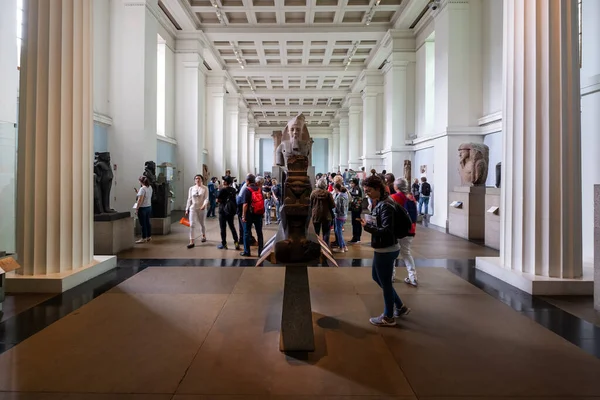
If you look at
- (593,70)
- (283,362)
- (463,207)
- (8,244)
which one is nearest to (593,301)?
(283,362)

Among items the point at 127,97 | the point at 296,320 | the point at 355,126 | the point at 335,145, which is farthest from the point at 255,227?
the point at 335,145

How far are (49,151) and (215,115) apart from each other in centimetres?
1765

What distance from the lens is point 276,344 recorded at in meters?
3.62

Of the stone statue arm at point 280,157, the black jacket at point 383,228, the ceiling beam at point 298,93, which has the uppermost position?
the ceiling beam at point 298,93

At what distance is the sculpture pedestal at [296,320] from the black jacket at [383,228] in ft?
2.94

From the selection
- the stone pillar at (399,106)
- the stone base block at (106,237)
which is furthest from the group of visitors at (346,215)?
the stone pillar at (399,106)

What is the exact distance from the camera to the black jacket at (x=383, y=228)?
387cm

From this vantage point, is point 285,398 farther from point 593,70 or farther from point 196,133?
point 196,133

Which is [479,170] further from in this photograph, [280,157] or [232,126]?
[232,126]

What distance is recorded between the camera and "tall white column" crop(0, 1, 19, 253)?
7.12m

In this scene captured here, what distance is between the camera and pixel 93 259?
248 inches

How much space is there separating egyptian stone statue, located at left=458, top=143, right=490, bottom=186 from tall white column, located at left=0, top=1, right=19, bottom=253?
11132 millimetres

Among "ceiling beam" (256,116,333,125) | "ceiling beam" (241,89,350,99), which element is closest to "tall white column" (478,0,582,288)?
"ceiling beam" (241,89,350,99)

EXERCISE OBJECTIVE ▸
Put the records, starting at the one containing "What distance is recorded" and ending at the last record, into a two-column CSV with the columns text and answer, one row per record. Wrap each field in quotes and replace any line breaks with spaces.

ANSWER TO THIS TASK ▸
text,answer
"What distance is recorded between the camera and ""tall white column"" crop(0, 1, 19, 253)?","7.12m"
"In this scene captured here, what distance is between the camera and pixel 93 259?","248 inches"
"How much space is there separating egyptian stone statue, located at left=458, top=143, right=490, bottom=186 from tall white column, located at left=0, top=1, right=19, bottom=253?","11132 millimetres"
"Among ""ceiling beam"" (256,116,333,125) | ""ceiling beam"" (241,89,350,99), which element is closest to ""tall white column"" (478,0,582,288)?","""ceiling beam"" (241,89,350,99)"